Surya's behavior can be customized through environment variables for batch sizes, model checkpoints, and device settings.

```python
import os
from surya.settings import settings

# Set device (auto-detected by default)
os.environ["TORCH_DEVICE"] = "cuda"  # or "cpu", "mps"

# Batch sizes for different operations
os.environ["DETECTOR_BATCH_SIZE"] = "36"      # Text detection
os.environ["RECOGNITION_BATCH_SIZE"] = "256"  # OCR recognition
os.environ["LAYOUT_BATCH_SIZE"] = "32"        # Layout analysis
os.environ["TABLE_REC_BATCH_SIZE"] = "64"     # Table recognition

# Detection thresholds
os.environ["DETECTOR_TEXT_THRESHOLD"] = "0.6"   # Text confidence
os.environ["DETECTOR_BLANK_THRESHOLD"] = "0.35" # Blank space threshold

# Enable model compilation for faster inference
os.environ["COMPILE_DETECTOR"] = "true"
os.environ["COMPILE_LAYOUT"] = "true"
os.environ["COMPILE_TABLE_REC"] = "true"
os.environ["COMPILE_ALL"] = "true"  # Compile all models

# Access current settings
print(f"Device: {settings.TORCH_DEVICE_MODEL}")
print(f"Detection batch size: {settings.DETECTOR_BATCH_SIZE}")
print(f"Model cache directory: {settings.MODEL_CACHE_DIR}")

# Disable progress bars
settings.DISABLE_TQDM = True

# Custom model checkpoints
os.environ["FOUNDATION_MODEL_CHECKPOINT"] = "s3://text_recognition/2025_09_23"
os.environ["DETECTOR_MODEL_CHECKPOINT"] = "s3://text_detection/2025_05_07"
```

## Summary

Surya excels at document-centric OCR tasks including multi-language text recognition, document structure analysis, and table extraction. Its primary use cases include digitizing scanned documents, extracting text from PDFs with complex layouts, processing forms and invoices with table data, and converting printed mathematical equations to LaTeX. The modular predictor architecture allows combining detection, recognition, and layout analysis in flexible pipelines tailored to specific document types.

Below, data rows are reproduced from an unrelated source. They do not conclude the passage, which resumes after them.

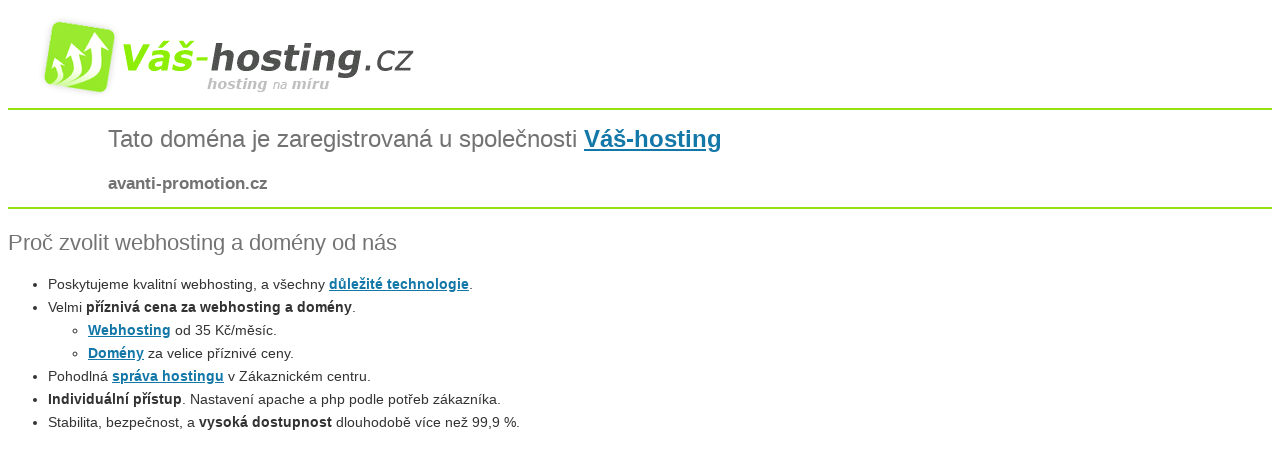

--- FILE ---
content_type: text/html; charset=UTF-8
request_url: http://avanti-promotion.cz/
body_size: 937
content:
<!DOCTYPE html PUBLIC "-//W3C//DTD XHTML 1.1//EN" "http://www.w3.org/TR/xhtml11/DTD/xhtml11.dtd">
<html xmlns="http://www.w3.org/1999/xhtml" xml:lang="CS">
<head>
    <meta http-equiv="content-Type" content="text/html; charset=UTF-8" />
    <meta http-equiv="content-Language" content="CS" />
    <title>Registrace domén - Váš hosting</title>
    <link rel="shortcut icon" href="https://www.vas-hosting.cz/favicon.ico" />
  <link rel="stylesheet" type="text/css" href="https://ci.vas-hosting.cz/style.css" />
</head>
<body>
  <div id="all">
    <div id="top">
        <p id="idx"><a href="http://www.vas-hosting.cz/" title="Kvalitní a levný webhosting"><img src="https://ci.vas-hosting.cz/header.gif" alt="Váš hosting" /></a></p>
    </div>
      <div id="content">
        <h1>Tato doména je zaregistrovaná u společnosti <a href="http://www.vas-hosting.cz/" title="Kvalitní a levný webhosting">Váš-hosting</a></h1>
        <h3>avanti-promotion.cz</h3>
       </div>

        <h2>Proč zvolit webhosting a domény od nás</h2>
                  <ul class="sipka2">
                      <li>Poskytujeme kvalitní webhosting, a všechny <a href="http://www.vas-hosting.cz/webhosting-technologie.html" title="Webhosting technologie">důležité technologie</a>.</li>
                      <li>Velmi <strong>příznivá cena za webhosting a domény</strong>.
                          <ul class="sipka">
                            <li><a href="http://www.vas-hosting.cz/cenik.html" title="Ceník webhosting">Webhosting</a> od&nbsp;35&nbsp;Kč/měsíc.</li>
                            <li><a href="http://www.vas-hosting.cz/ceny-domeny.html" title="Ceník domén">Domény</a> za&nbsp;velice příznivé ceny.</li>

                          </ul>
                      </li>
                      <li>Pohodlná <a href="http://www.vas-hosting.cz/webhosting-domeny-zakaznicke-centrum.html" title="Správa hostingu">správa hostingu</a> v Zákaznickém centru.</li>
                      <li><strong>Individuální přístup</strong>. Nastavení apache a php podle potřeb zákazníka.</li>
                      <li>Stabilita, bezpečnost, a&nbsp;<strong>vysoká dostupnost</strong> dlouhodobě více než&nbsp;99,9&nbsp;%.</li>
                  </ul>
    </div>
  </body>
</html>



--- FILE ---
content_type: text/css
request_url: https://ci.vas-hosting.cz/style.css
body_size: -538
content:
body  { background-color: #fff; font-family: "Lucida Grande CE", Tahoma,  lucida, sans-serif; text-align: center; font-size: 0.9em;  color: #333; line-height: 160%;}
#all      {  text-align: left; }
#top     { border-bottom: 2px solid #94e010; height: 100px; overflow: hidden; }
#idx a img {border: none; margin-left: 15px; }
p {margin: 0px; padding: 3px 5px; }
a			{ color: #1377A8; font-weight: bold; }
a:hover,
a:focus		{ text-decoration: none; }
#content {margin-top: 10px; padding-left: 100px; border-bottom: 2px solid #94e010;  }

h1, h2, h3	{ color: #737373; margin: 0.7em 0; color: #737373; font-weight:normal; } 
h1 			{ font-size: 1.7em; padding: 0 0 5px; }
h2				{ font-size: 1.5em; padding: 0 0 5px 0; margin: 1em 0em 0.5em 0em; }
h3 			{ font-weight: bold; }
h1 strong, h2 strong { font-weight: normal; color: #2c8af3;}
input.button { cursor: pointer; margin: 10px 0px 0px 56px; }

#all small a { color: #9a9a9a; }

Integration patterns typically involve loading documents via the input utilities, running detection for text regions, performing recognition for text extraction, and optionally analyzing layout for document understanding. For production deployments, batch processing with appropriate batch sizes for your hardware (GPU memory) is recommended, along with model compilation for optimal throughput. The toolkit integrates seamlessly with downstream document processing pipelines through its JSON output format and Pydantic-based result schemas that can be easily serialized and processed.